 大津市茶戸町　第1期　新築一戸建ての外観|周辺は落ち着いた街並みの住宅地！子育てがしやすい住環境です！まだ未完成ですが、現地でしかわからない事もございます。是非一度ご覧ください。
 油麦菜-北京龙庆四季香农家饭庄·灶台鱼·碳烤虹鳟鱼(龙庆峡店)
◇ ◇ ◇ ◇ ◇ ◇ ◇
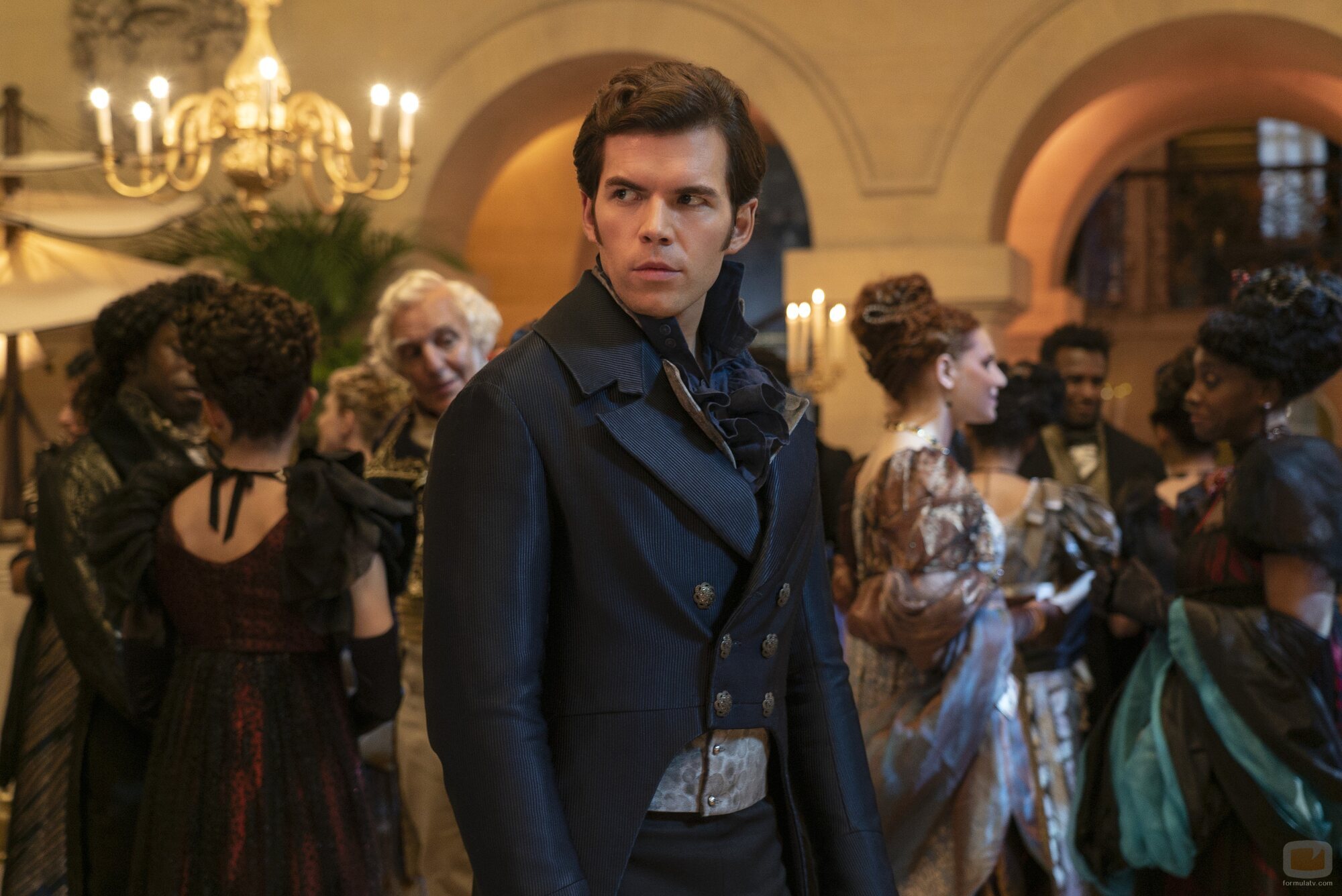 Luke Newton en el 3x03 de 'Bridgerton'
◇ ◇ ◇ ◇ ◇ ◇ ◇
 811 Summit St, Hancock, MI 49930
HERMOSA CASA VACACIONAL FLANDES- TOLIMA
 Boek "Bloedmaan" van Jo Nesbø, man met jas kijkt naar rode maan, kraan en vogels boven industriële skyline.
◇ ◇ ◇ ◇ ◇ ◇ ◇
[Your instructions] Taking the entries above, restate exactly those lines that fall between the line with "811 Summit St, Hancock, MI 49930" and the line with "boven industriële skyline.", keeping both of those lines too.

[Answer for this exercise]
 811 Summit St, Hancock, MI 49930
HERMOSA CASA VACACIONAL FLANDES- TOLIMA
 Boek "Bloedmaan" van Jo Nesbø, man met jas kijkt naar rode maan, kraan en vogels boven industriële skyline.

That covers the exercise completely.